§ Текст для чтения
☆ ☆ ☆ ☆

Юджин закончил университет Джорджии в 1885 году со степенью и затем в течение года специализировался для получения звания юриста. Во время депрессии 1893 года, сразу после женитьбы на Мейбелл, он пережил серьезные финансовые неудачи, и она так никогда и не простила его до конца за тот недостаток мужества, который он обнаружил перед лицом кризиса. Узы, соединявшие их, не были разрушены, но скрытое недовольство — по крайней мере со стороны Мейбелл — омрачало их союз. Стефенс Митчелл говорит, что паника 1893 года «забрала у отца все мужество и отвагу, а их место заняло желание имущественного достатка и уверенности в завтрашнем дне».
К моменту рождения Маргарет Юджин Митчелл уже частично восстановил утраченное, но так и не смог подняться выше уровня среднего класса. Всю свою недюжинную энергию он отдавал изучению любимой им истории Джорджии и книгам (хотя часто говорил, что со времен королевы Виктории еще не было написано ни одной книги, достойной прочтения), а также своим обязанностям члена правления библиотеки Карнеги и Совета по образованию Атланты. Для него истина всегда была первостепенна, а контракт, завещание или документ на владение — нерушимы. К 40 годам он стал педантичным, строгим, дотошным в работе и несколько отчужденным в отношениях с семьей и друзьями. И все же под его холодноватой внешностью скрывалась, похоже, натура беспокойная, глубокая, проявлявшаяся время от времени всплесками юмора. После смерти жены он замкнулся в себе, и возвращение Пегги домой не облегчило его горя. И к своему удивлению, Пегги заметила, что и теперь она «занимает не больше места в его жизни, чем когда мать была жива».
Не успела Пегги как-то наладить ведение домашнего хозяйства и приступить к освоению новых обязанностей хозяйки, как бабушка Стефенс в сопровождении своей младшей незамужней сестры обрушилась на нее вместе с горой чемоданов и множеством коробок с модными, украшенными перьями шляпками.
Сейчас, в 70-летнем возрасте, Анни Фитцджеральд Стефенс была такой же сварливой, как и всегда, а потому решительно постановила, что Пегги не следует губить свою жизнь, становясь домашней рабыней Юджина и Стефенса Митчеллов. Она нападала на своего зятя, обвиняя его в том, что он «крадет жизнь у молодой девушки», настойчиво убеждала внучку продолжить образование, а потерпев в этом неудачу, развернула кампанию под девизом «принарядить девочку».

☆ ☆ ☆ ☆

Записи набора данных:

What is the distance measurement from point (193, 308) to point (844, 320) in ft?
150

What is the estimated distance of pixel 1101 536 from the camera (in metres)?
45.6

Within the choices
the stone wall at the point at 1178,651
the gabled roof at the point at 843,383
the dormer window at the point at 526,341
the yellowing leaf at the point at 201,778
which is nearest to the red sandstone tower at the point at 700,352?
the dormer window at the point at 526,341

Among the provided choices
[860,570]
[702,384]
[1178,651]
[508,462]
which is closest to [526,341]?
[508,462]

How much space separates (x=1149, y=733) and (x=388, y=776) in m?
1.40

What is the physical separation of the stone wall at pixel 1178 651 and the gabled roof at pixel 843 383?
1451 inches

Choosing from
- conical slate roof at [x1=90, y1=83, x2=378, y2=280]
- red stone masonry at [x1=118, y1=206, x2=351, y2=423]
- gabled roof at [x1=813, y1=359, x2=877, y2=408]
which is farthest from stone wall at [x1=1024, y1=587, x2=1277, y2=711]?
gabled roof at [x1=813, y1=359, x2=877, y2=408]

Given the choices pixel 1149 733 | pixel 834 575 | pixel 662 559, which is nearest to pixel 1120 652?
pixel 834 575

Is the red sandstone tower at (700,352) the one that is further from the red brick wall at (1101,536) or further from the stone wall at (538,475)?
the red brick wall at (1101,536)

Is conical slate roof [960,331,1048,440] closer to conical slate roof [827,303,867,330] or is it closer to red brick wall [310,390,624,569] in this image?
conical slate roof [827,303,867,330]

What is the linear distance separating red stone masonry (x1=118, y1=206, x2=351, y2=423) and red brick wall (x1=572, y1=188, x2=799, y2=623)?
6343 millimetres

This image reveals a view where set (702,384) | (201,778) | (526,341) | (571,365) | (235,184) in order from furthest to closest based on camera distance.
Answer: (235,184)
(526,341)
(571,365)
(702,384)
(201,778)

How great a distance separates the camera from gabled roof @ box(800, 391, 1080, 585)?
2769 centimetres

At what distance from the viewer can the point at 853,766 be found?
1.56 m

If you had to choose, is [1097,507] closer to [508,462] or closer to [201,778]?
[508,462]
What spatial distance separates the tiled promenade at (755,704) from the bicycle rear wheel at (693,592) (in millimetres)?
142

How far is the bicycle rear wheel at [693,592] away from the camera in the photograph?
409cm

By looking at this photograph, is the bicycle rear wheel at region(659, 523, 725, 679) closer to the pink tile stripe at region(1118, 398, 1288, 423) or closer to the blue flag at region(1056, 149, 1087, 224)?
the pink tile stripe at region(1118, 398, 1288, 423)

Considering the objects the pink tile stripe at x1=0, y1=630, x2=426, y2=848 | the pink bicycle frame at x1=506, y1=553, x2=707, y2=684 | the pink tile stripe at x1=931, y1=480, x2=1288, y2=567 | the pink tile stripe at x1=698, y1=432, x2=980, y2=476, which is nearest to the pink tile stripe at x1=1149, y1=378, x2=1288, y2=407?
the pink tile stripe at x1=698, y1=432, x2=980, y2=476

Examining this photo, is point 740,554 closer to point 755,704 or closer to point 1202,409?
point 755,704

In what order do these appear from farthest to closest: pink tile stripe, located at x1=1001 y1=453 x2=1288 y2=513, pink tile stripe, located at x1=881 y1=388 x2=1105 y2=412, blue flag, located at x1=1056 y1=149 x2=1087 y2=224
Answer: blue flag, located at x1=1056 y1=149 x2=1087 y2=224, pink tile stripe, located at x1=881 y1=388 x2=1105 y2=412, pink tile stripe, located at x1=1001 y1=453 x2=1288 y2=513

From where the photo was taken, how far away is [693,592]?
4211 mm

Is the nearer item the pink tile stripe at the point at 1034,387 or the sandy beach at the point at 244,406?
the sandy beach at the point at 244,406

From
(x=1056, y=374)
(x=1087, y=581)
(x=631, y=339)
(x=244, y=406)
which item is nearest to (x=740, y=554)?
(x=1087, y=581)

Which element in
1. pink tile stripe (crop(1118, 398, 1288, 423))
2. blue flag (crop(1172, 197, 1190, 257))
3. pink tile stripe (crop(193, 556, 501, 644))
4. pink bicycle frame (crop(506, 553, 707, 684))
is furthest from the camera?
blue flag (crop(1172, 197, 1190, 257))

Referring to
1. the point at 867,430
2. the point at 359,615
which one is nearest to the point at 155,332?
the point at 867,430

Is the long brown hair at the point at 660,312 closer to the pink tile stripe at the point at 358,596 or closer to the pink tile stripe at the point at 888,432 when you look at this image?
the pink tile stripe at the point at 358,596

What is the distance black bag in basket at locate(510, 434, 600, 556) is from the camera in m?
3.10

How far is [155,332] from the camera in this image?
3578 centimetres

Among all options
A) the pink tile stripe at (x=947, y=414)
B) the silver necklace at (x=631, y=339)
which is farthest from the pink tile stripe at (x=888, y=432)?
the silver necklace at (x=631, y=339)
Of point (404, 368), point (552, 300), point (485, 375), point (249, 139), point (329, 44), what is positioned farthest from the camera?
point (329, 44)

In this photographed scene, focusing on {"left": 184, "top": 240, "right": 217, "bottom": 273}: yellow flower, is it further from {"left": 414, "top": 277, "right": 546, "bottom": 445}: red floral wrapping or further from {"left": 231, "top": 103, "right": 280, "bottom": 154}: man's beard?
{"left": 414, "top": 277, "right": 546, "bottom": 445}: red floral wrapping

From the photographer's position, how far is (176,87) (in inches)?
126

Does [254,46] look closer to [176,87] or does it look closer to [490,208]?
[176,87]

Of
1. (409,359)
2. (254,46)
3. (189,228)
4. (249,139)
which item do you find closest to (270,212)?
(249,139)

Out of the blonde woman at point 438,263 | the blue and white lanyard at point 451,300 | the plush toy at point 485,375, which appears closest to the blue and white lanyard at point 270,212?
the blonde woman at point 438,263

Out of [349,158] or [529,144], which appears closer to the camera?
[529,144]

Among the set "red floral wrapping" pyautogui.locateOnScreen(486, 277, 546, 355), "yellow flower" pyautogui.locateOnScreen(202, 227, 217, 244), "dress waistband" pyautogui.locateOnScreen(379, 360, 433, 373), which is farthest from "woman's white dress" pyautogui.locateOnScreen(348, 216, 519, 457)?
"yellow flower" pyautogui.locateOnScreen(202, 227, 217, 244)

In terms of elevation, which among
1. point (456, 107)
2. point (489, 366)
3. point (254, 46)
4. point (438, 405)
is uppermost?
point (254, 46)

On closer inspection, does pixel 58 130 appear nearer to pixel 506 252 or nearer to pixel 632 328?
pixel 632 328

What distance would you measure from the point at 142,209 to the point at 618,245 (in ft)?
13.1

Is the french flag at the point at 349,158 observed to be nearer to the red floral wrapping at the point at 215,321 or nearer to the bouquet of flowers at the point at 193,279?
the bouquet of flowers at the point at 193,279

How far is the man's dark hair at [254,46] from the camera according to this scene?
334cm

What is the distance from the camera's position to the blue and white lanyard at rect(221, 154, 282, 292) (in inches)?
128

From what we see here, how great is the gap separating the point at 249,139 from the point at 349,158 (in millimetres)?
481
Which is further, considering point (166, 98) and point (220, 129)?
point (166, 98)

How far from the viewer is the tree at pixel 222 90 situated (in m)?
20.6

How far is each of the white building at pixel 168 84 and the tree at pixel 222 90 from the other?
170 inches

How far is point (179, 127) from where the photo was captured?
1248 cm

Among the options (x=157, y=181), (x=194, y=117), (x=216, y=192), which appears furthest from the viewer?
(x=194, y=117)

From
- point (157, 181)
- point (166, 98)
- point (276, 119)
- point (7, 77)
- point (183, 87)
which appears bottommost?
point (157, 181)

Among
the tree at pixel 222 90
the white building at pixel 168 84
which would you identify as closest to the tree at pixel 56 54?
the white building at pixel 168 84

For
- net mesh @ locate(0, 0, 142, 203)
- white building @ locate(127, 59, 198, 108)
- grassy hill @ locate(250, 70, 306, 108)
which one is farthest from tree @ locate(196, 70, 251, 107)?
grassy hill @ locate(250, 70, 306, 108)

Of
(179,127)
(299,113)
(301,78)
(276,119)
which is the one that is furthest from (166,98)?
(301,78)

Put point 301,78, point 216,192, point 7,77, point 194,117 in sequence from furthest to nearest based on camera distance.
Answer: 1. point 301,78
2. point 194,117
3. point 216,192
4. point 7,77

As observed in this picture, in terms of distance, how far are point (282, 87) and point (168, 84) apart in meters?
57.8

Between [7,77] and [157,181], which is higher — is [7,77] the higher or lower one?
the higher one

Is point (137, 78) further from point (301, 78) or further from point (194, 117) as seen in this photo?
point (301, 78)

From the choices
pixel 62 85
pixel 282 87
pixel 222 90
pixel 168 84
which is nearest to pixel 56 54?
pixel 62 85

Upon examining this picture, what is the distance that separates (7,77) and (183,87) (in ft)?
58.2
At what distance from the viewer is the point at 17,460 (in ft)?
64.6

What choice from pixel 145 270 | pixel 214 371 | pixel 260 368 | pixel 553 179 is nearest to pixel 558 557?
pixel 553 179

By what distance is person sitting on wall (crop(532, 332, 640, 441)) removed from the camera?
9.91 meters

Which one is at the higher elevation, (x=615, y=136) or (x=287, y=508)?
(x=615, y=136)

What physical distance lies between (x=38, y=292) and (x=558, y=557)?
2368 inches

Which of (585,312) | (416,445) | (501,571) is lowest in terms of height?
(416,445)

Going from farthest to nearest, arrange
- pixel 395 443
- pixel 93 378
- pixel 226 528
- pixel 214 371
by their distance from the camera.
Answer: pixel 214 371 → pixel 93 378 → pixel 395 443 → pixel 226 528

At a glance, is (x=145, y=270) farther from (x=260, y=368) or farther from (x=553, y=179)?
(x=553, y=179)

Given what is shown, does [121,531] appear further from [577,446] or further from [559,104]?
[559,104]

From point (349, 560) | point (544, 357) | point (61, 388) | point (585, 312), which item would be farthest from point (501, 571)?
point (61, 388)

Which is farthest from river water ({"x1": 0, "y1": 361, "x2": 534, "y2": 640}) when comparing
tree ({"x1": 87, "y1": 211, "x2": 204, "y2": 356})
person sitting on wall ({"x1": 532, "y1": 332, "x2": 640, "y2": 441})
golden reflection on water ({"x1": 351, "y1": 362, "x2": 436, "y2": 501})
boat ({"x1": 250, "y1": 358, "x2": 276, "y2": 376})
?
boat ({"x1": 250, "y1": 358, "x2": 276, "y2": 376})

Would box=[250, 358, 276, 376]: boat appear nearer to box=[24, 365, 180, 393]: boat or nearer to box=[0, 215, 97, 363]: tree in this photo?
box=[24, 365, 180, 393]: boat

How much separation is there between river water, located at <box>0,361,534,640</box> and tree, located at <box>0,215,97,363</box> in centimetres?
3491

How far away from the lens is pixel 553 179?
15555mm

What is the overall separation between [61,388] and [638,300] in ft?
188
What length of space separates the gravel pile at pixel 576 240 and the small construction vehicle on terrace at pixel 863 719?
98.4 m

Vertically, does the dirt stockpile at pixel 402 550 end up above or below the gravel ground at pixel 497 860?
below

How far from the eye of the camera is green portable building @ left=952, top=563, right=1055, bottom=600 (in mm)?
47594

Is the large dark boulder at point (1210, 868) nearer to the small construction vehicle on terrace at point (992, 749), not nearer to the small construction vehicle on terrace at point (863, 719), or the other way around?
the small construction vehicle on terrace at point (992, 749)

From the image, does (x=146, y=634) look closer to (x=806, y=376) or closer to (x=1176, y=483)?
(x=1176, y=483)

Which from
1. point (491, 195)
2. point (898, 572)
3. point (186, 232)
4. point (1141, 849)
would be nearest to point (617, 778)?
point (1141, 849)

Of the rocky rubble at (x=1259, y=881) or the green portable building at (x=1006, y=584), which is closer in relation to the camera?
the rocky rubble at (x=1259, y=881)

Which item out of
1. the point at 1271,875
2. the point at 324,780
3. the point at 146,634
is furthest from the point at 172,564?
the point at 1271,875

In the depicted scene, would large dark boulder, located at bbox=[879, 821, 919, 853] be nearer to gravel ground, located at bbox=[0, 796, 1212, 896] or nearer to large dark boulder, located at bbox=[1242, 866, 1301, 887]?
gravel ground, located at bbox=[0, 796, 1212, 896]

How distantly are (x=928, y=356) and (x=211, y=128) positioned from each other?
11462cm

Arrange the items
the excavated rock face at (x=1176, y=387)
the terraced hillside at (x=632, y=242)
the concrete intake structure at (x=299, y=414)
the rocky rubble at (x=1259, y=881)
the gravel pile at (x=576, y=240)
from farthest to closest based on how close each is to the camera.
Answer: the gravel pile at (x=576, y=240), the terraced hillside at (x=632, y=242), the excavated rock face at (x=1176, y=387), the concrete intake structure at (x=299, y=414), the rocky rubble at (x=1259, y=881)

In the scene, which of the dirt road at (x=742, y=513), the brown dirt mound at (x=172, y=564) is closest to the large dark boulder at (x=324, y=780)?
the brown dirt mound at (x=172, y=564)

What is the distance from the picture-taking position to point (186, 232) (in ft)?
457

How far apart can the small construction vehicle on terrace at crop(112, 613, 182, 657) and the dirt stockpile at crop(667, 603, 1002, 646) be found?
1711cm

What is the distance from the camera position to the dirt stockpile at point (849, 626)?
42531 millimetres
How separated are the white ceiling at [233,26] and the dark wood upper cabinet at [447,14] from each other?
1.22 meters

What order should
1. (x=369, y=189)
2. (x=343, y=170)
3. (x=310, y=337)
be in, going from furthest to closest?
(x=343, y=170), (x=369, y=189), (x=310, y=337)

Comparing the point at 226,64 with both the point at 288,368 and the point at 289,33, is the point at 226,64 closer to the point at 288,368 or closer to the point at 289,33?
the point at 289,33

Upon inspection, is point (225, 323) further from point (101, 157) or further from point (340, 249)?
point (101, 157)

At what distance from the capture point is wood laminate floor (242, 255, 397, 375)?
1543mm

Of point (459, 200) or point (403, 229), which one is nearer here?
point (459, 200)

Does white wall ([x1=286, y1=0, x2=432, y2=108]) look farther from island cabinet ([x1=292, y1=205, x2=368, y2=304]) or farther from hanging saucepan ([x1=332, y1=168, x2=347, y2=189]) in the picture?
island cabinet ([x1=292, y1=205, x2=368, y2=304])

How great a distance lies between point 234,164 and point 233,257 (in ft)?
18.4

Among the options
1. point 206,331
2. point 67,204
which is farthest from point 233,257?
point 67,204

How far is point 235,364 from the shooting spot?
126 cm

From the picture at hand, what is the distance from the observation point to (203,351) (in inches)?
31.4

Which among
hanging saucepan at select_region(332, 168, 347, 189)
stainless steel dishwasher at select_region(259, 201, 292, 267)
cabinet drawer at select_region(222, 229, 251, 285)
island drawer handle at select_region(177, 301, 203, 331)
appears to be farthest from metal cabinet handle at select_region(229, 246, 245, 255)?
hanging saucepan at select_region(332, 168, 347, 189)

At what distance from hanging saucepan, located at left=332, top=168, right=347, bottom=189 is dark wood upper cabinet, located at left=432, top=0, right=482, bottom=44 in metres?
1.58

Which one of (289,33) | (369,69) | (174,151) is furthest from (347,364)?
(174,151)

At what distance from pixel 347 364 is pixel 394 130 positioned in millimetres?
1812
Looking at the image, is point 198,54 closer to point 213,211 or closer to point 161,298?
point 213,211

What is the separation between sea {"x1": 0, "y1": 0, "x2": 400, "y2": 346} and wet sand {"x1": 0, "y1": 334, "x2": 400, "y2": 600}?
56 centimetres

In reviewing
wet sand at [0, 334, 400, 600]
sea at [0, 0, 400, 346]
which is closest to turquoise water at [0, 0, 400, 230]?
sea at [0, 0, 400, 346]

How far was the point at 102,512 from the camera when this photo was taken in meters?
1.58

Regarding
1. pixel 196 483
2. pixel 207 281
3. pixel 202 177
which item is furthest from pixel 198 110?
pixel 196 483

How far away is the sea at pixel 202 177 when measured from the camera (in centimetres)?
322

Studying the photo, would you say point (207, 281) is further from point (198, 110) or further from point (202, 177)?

☆ ☆ ☆ ☆

§ Изучите материал
**1)** Под каким девизом бабушка Стефенс развернула кампанию в тексте о семье Митчелл?
**2)** Напишите продолжение текста о семье Митчелл, начиная сразу после его последнего предложения.

§ Ответы к заданию
**1)** Под девизом «принарядить девочку».

**2)**
И вот галстуки и матроски, саржевые юбки стали самым таинственным образом исчезать из гардероба Пегги после каждой стирки, а в доме вскоре появилась личная портниха бабушки Стефенс. Пегги достаточно шумно протестовала против этих излишеств и расточительности, и по прошествии четырех месяцев борьбы бабушка, поняв, что под одной крышей им с внучкой не ужиться, с надменным видом отбыла, с тетей Элин на буксире, на временную квартиру в отеле «Террас».
Однако ее усилия не пропали даром: Пегги и в самом деле теперь выглядела по-другому. Ее юбки стали короче, а волосы красиво подстрижены и к лицу уложены, и ни одной миди-юбки или длинного галстука не осталось в ее гардеробе, хотя надевала она лишь самые простые, без претензий, платья из тех, что были сшиты для нее стараниями бабушки Стефенс. И совсем не упрямство, приписываемое ей, было тому причиной.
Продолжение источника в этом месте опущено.